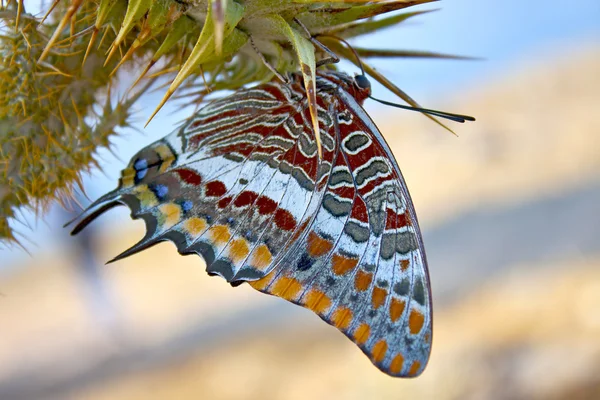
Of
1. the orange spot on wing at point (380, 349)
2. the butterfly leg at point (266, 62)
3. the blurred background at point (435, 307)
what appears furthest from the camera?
the blurred background at point (435, 307)

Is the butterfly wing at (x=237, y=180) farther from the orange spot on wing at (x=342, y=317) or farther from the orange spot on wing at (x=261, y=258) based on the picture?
the orange spot on wing at (x=342, y=317)

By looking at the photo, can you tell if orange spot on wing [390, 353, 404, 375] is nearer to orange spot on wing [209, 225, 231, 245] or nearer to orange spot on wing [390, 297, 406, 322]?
orange spot on wing [390, 297, 406, 322]

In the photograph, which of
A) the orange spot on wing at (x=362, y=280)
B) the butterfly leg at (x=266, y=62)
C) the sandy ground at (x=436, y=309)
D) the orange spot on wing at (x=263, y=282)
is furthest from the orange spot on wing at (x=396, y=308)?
the sandy ground at (x=436, y=309)

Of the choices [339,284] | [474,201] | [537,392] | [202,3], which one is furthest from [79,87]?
[474,201]

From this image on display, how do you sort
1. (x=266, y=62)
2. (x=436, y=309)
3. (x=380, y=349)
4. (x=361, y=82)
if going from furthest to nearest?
(x=436, y=309) < (x=380, y=349) < (x=361, y=82) < (x=266, y=62)

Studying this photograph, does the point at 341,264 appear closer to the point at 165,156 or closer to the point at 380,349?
the point at 380,349

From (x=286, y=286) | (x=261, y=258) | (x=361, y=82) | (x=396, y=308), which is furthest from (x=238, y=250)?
(x=361, y=82)

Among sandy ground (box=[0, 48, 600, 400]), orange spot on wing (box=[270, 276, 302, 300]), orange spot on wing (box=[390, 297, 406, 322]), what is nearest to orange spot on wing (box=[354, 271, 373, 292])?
orange spot on wing (box=[390, 297, 406, 322])

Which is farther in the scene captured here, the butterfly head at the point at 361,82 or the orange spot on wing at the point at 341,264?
the orange spot on wing at the point at 341,264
--*--
◆ **Problem details**: Starting with the line with "Which is farther" and going on through the end of the data above, put those lines into a Markdown table with the columns Row and Line. Skip any blank lines.

◆ **Result for this task**:
| Row | Line |
|---|---|
| 1 | Which is farther in the scene captured here, the butterfly head at the point at 361,82 or the orange spot on wing at the point at 341,264? |
| 2 | the orange spot on wing at the point at 341,264 |